O exemplo mais óbvio é o dos casos de violação. A mãe não aceitou nenhum contrato implícito com o feto nestes casos, visto que não deu o seu consentimento para a relação sexual. Deste modo, não aceitou que outra pessoa ocupasse o seu corpo e provocasse alterações à sua integridade física, pelo que tem o direito de usar força proporcional para se defender contra essa intrusão e agressão.

Outra situação corresponde a uma gravidez que coloque em risco a vida ou a saúde da mãe para além do que seria razoável esperar de uma gravidez normal. Um contrato implica sempre um princípio de antecipabilidade, isto é, não inclui nas suas obrigações quaisquer riscos ou cenários que não possam ser razoavelmente esperados tendo em conta as cláusulas aceites. Deste modo, consentir em ter uma relação sexual implica tacitamente consentir em engravidar, mas não em morrer ou sofrer danos corporais extremos devido à gravidez.

Por fim, existe ainda outra situação em que não pode existir uma relação contratual vinculativa entre a mãe e o feto: quando a mãe é menor de idade. Nestes casos, como a mãe não tem capacidade de consentir, a decisão sobre a gravidez caberá aos pais ou ao guardião legal da mãe, que agem conforme o que pensam ser melhor para ela.

Um último aspeto importante a analisar é o do princípio da proporcionalidade. Como vimos, nos casos em que as alterações físicas provocadas pelo feto podem ser classificadas como agressão, a mãe tem o direito de se defender contra essa agressão e, em último recurso, usar força letal (aborto) caso seja necessário.

Contudo, tal como um dono de uma loja não pode defender-se de um simples furto ao usar um lança-chamas contra o ladrão, a mãe também não pode usar violência desnecessária para defender a sua integridade física.

Isto significa, por um lado, que o aborto é inadmissível em situações de viabilidade, nas quais o bebé consegue sobreviver fora do útero da mãe. Por outro lado, também significa que os únicos processos abortivos aceitáveis seriam aqueles que meramente expulsam o feto do corpo da mãe, e em que a morte seria inadvertidamente uma consequência de o feto não ser viável e não conseguir sobreviver fora do útero materno.

Em resumo, podemos dizer que um embrião ou feto é uma pessoa plena dotada dos mesmos direitos individuais que qualquer outro indivíduo possui.

Existem obrigações parentais legítimas resultantes das ações voluntárias de adultos que culminem na criação de uma pessoa vulnerável e dependente, que não consegue sobreviver sem suporte externo. Os pais devem cuidar dos seus filhos desde a sua conceção até à sua independência.

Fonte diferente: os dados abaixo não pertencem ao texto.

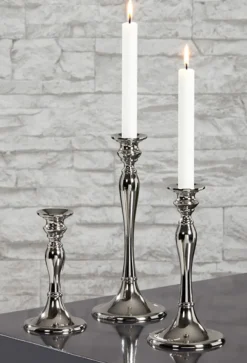 Kerzenständer silber Lopez Kaheku Höhe 26 cm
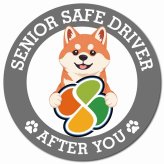 カーサイン 高齢者マーク SENIOR SAFE DRIVER 柴犬 マグネット 強力 直径13cm 肉球 日本製 車 ステッカー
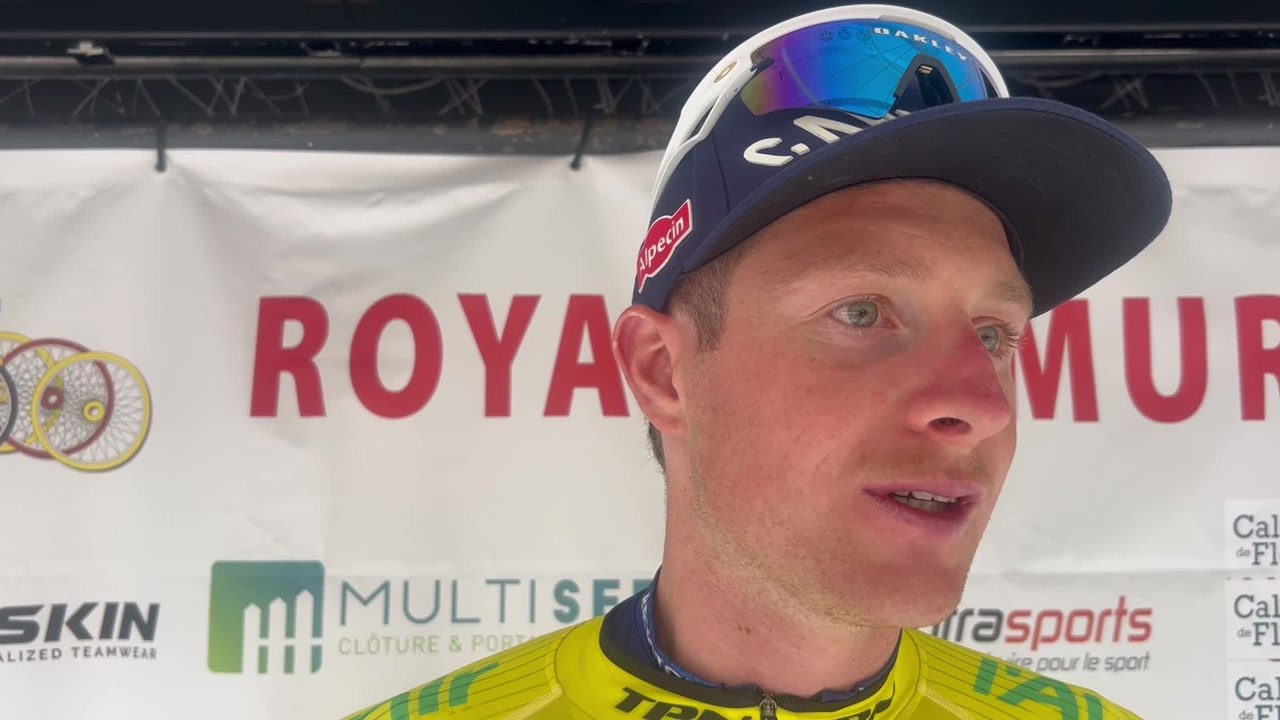 Tour de Namur/ Interview du vainqueur final Toon Vandenbosch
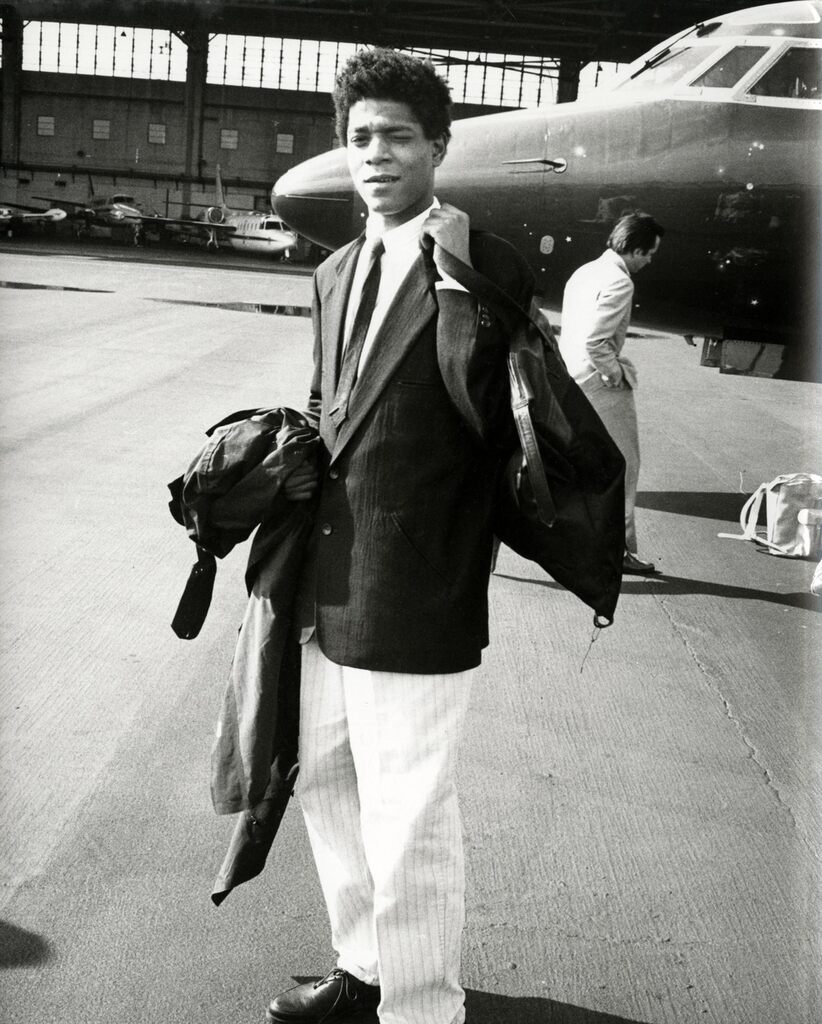 Andy Warhol, Jean-Michel Basquiat & private jet in Washington DC, 1984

As ações inconscientes do feto sobre o corpo da mãe podem ser consideradas como uma forma não intencional de agressão, mas apenas se a mãe não tiver dado o seu consentimento de forma explícita ou implícita. Nestas situações, a mãe tem o direito a defender-se contra essa agressão, desde que respeite o princípio da proporcionalidade.

Para terminar, sempre que a mãe não tem o direito de usar força contra o embrião ou feto, qualquer aborto pode ser chamado por aquilo que realmente é: Homicídio.